C-I-TASSER modeling results on the 342 hard targets in the benchmark dataset (A) Comparison between TM scores of the first models built by C-I-TASSER and I-TASSER. (B) TM score of LOMETS templates versus accuracy of the contact map utilized by C-I-TASSER. The red circles denote the targets that can be folded by both C-I-TASSER and I-TASSER with a TM score ≥ 0.5; the black points are the targets that can be folded only by C-I-TASSER and not I-TASSER; the yellow crosses are the targets that can be folded only by I-TASSER and not C-I-TASSER; the blue crosses indicate the targets that cannot be folded by either C-I-TASSER or I-TASSER. (C) An illustrative example from 2-C-methyl-D-erythritol 2,4-cyclodiphosphate synthase IspF (SCOPe: d3fpia_).

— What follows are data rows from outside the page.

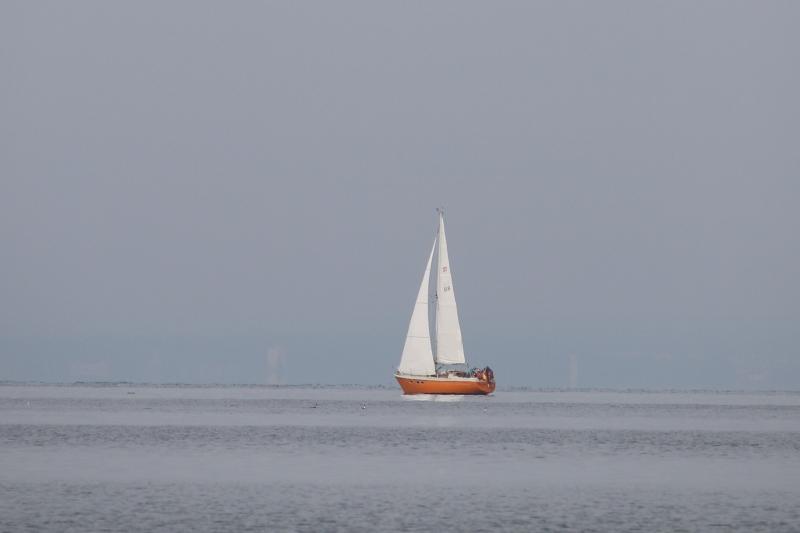absegeln-2019-3014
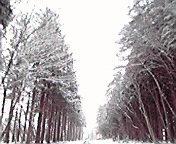小岩井付近2… 1月12<br />  日午前9時0<br />  1分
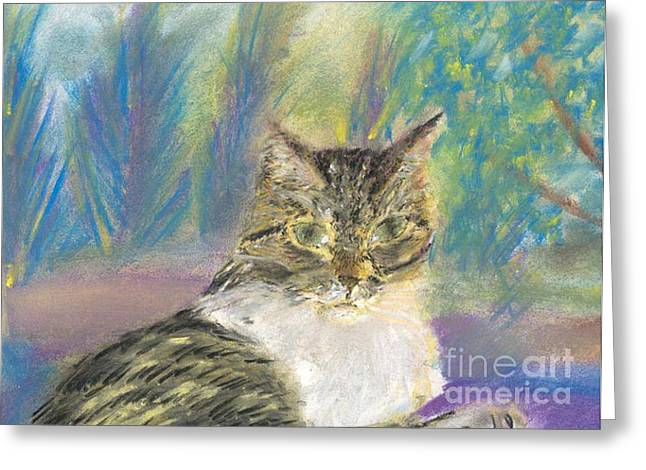 Shines Pastels Greeting Cards - Shelly Greeting Card by Sunshine Max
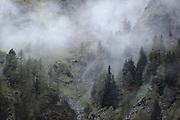 Baumgrenze im Nebel, Innergschlößtal, Nationalpark Hohe Tauern, Osttirol in Österreich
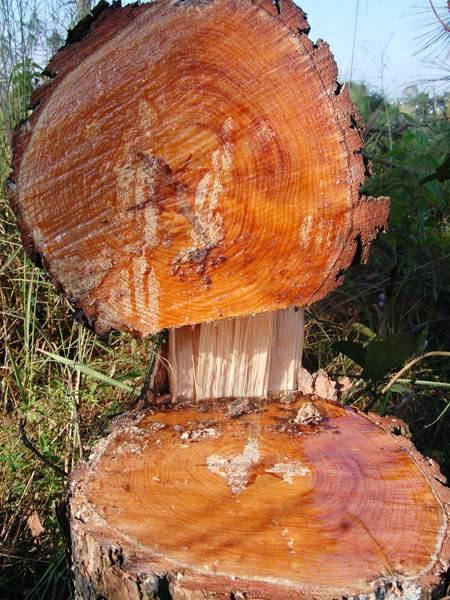 Bắt 1 chủ tịch xã vì cho doanh nghiệp phá rừng phòng hộ - Ảnh 1.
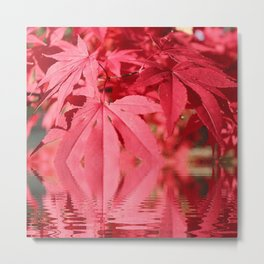 Red Maple Leaves Reflections Metal Print
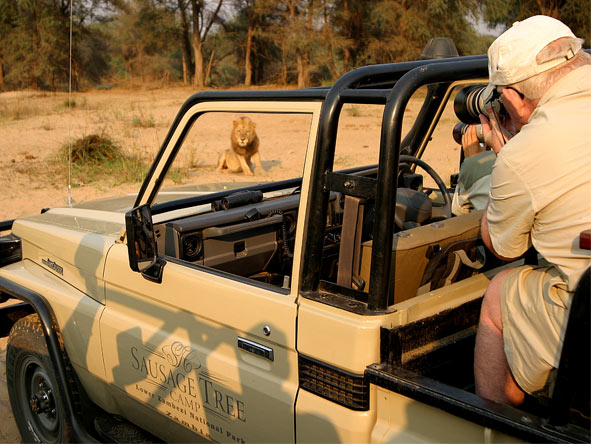 Photographic Safaris - gallery1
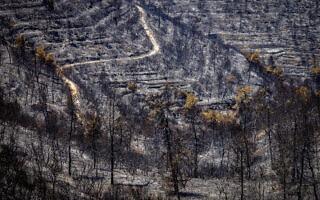 הטרסות בהרי ירושלים אחרי שרפת הענק, 18 באוגוסט 2021 (צילום: אוליבייה פיטוסי/פלאש90)
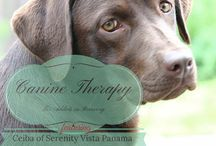 Canine Therapy - Drug Rehab Addiction Treatment / Dogs love people recovering from addiction. Having a dog in drug rehab addiction treatment helps people to heal. Private pay drug rehab Serenity Vista has an amazing, beautiful, charming and delightful canine therapist. Her name is Ceiba. Everybody loves chocolate, and she is delicious!!!! www.serenityvista.com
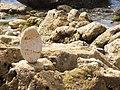 16-05-2017 Balancing Stones on Praia da Balbina (6).JPG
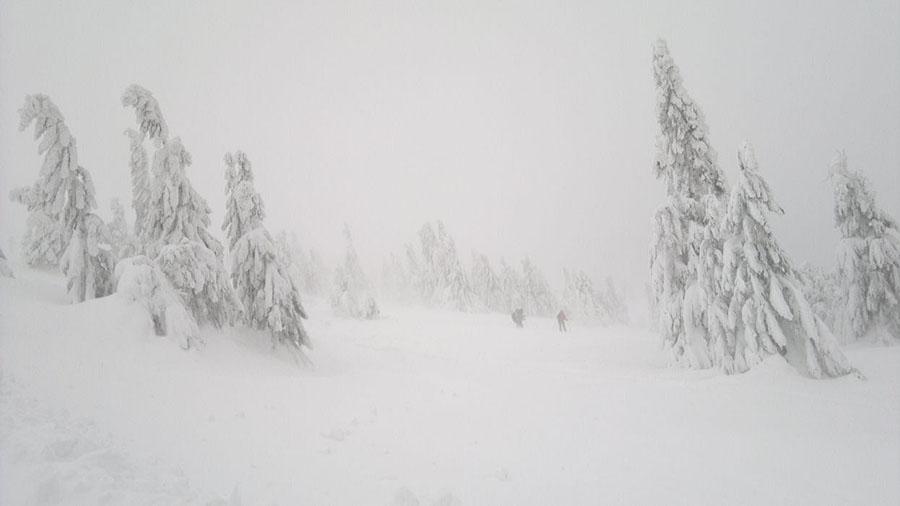 2012-01-14-12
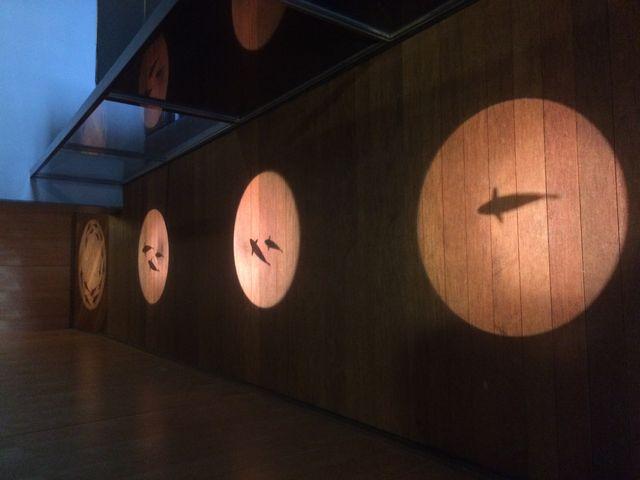 廊下に映し出された魚が可愛い(^^)_山梨県立富士湧水の里水族館(森の水族館)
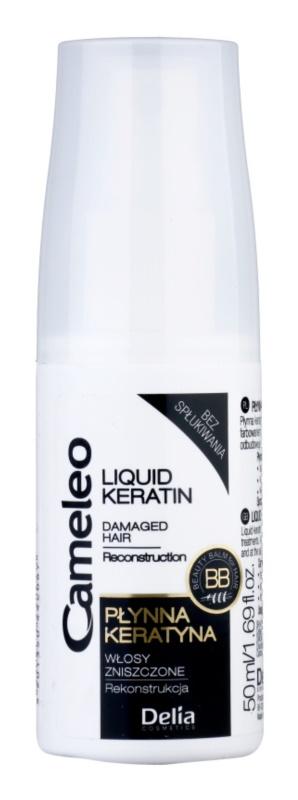 Delia Cosmetics Cameleo BB keratina líquida em spray para cabelo danificado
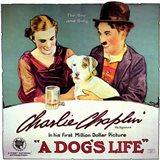 Dog's Life  a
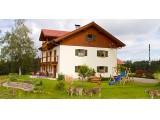 Ferienwohnung Ostallgäu - sehr ruhige Einzellage, umgeben von saftigen Allgäuer Wiesen und Wäldern in Wald, Ostallgäu
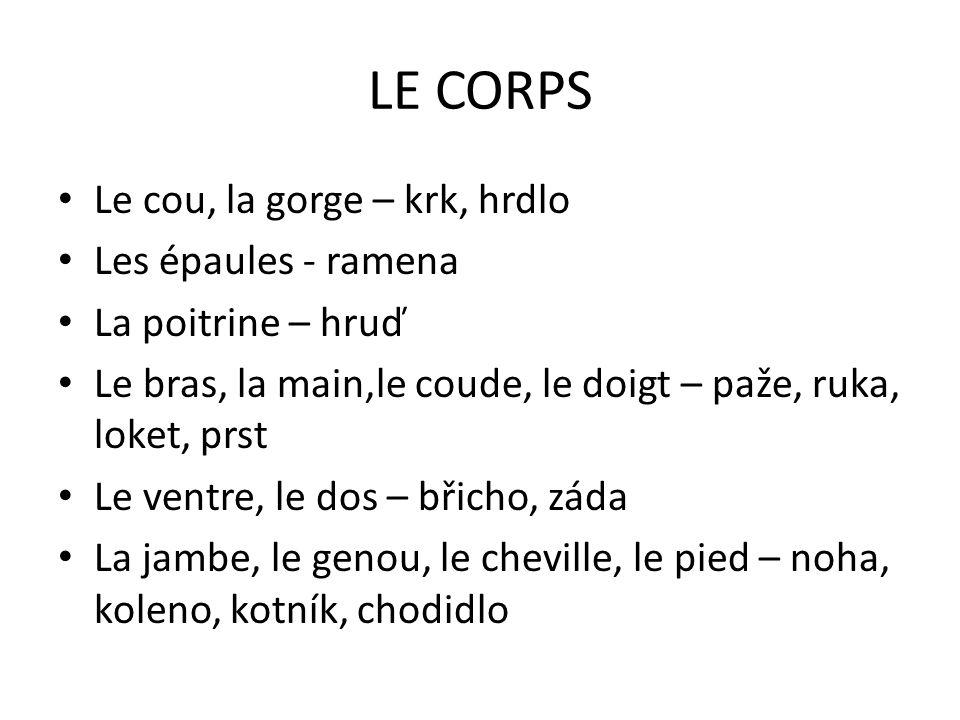 LE CORPS Le cou, la gorge – krk, hrdlo Les épaules - ramena La poitrine – hruď Le bras, la main,le coude, le doigt – paže, ruka, loket, prst Le ventre, le dos – břicho, záda La jambe, le genou, le cheville, le pied – noha, koleno, kotník, chodidlo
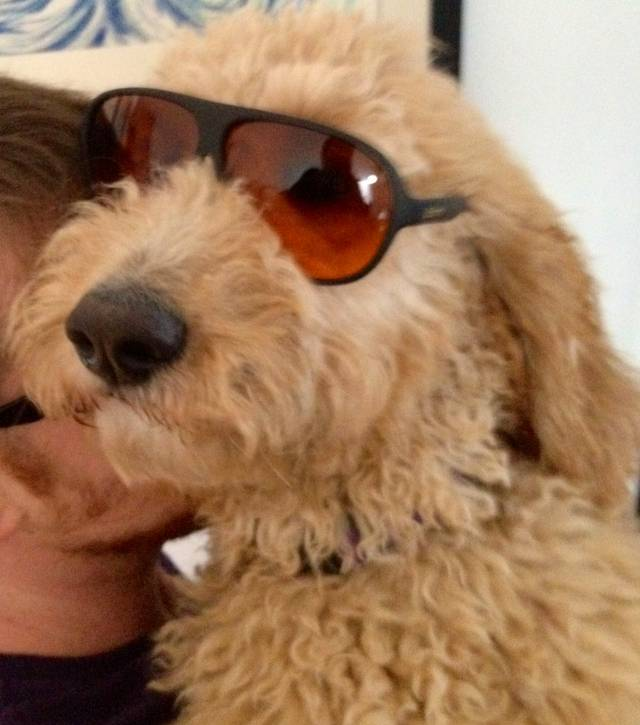 cutest-golden-doodle-puppy-sunglasses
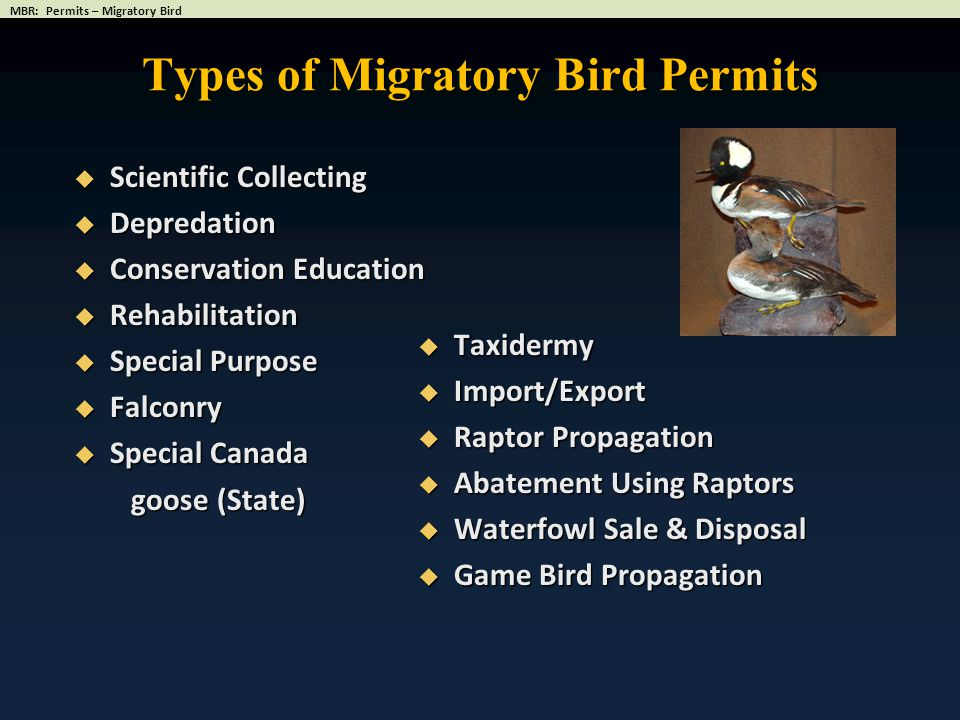 Types of Migratory Bird Permits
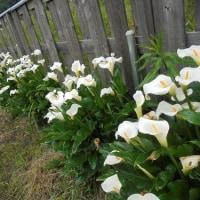 お墓詣りの花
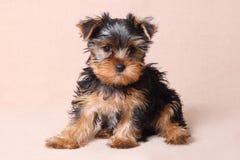 Puppy Yorkshire Terrier op een beige achtergrond Stock Afbeelding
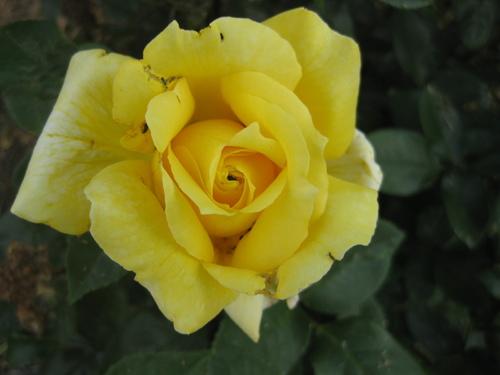 La rose n° 67 demandée par Jean Pierre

The upper left shows the structure superpositions of the best LOMETS template (yellow), I-TASSER first model (pink), and C-I-TASSER first model (cyan) with the target structure (gray), and the lower right displays an overlay of predicted contacts (red) with the contacts of the target structure (gray), as well as the contacts from the C-I-TASSER model (cyan).

Figure 3

Case study of C-I-TASSER folding on the platypus lactating protein (PDB: 4v00) (A) The upper left shows the structure superpositions of the template (yellow) and the C-I-TASSER model (cyan) with the target structure (gray), and the lower right shows the overlay of the contact maps from contact predictors (red), the native structure (gray), and C-I-TASSER model (cyan). (B) Comparison of contact satisfaction rates of the REMC trajectories of C-I-TASSER on two decoys. (C) Comparison of the energy during the REMC cycles for two decoys. (D) Comparison of the model TM scores during the REMC cycles. The structures are the decoy models for different simulation states.

Figure 4

Structural modeling results for unsolved Pfam families (A) The distribution of Pfam families and benchmark targets in different C-score bins. The black circles represent the number of Pfam targets in a specific C-score bin, and histograms are from benchmark proteins; the gray bars indicate the number of foldable targets with TM ≥ 0.5 and the white bars being the number of non-foldable targets. (B) Number of Pfam families at each stage of the analysis, where each set is a subset of the previous set. (C) Venn diagram for the number of foldable models for the Pfam families constructed by C-I-TASSER, Rosetta, DMPfold, and PconsFam. (D) Venn diagram for the number of novel folds for the Pfam families produced by C-I-TASSER, Rosetta, and DMPfold. (E) Comparison of the TM scores for the first models produced by C-I-TASSER versus those by DMPfold (red crosses) and PconsFam (blue circles) for 96 Pfam families that have at least one member newly solved after modeling. (F) Case study of 20 Pfam families regarded as hard by LOMETS. In each case, the model is shown in rainbow color and the solved experimental structure of a member from the same Pfam family, if available, is shown in gray.

Figure 5

Comparison of the C-I-TASSER results for the Pfam families and benchmark dataset for different C scores, Z scores, and Neff values (A) Normalized Z score of the first LOMETS template versus the Neff of DeepMSA for the Pfam families (points) and benchmark dataset (background). The black crosses represent the Pfam targets with C ≥ −2.5, and the gray dots are Pfam targets with C < −2.5. The heatmap in the background depicts the TM scores for benchmark targets, where white regions indicate no data. (B) The box-and-whisker chart for the logarithm Neff values of MSAs for easy and hard targets in the Pfam families and benchmark dataset. The left corresponds to the results of the benchmark dataset, and the right contains the results for the Pfam families. The yellow boxes indicate the hard targets, and the blue boxes are the easy targets.

Figure 6

Application of C-I-TASSER to COVID-19 structure modeling (A) C-I-TASSER models for all 24 proteins in the SARS-CoV-2 genome, including 4 structural proteins and 20 non-structural proteins. (B) The structure superpositions of the C-I-TASSER models (red) with the experimental structures (cyan) for 17 solved SARS-CoV-2 proteins/domains, for which C-I-TASSER created models with correct fold (TM >0.5).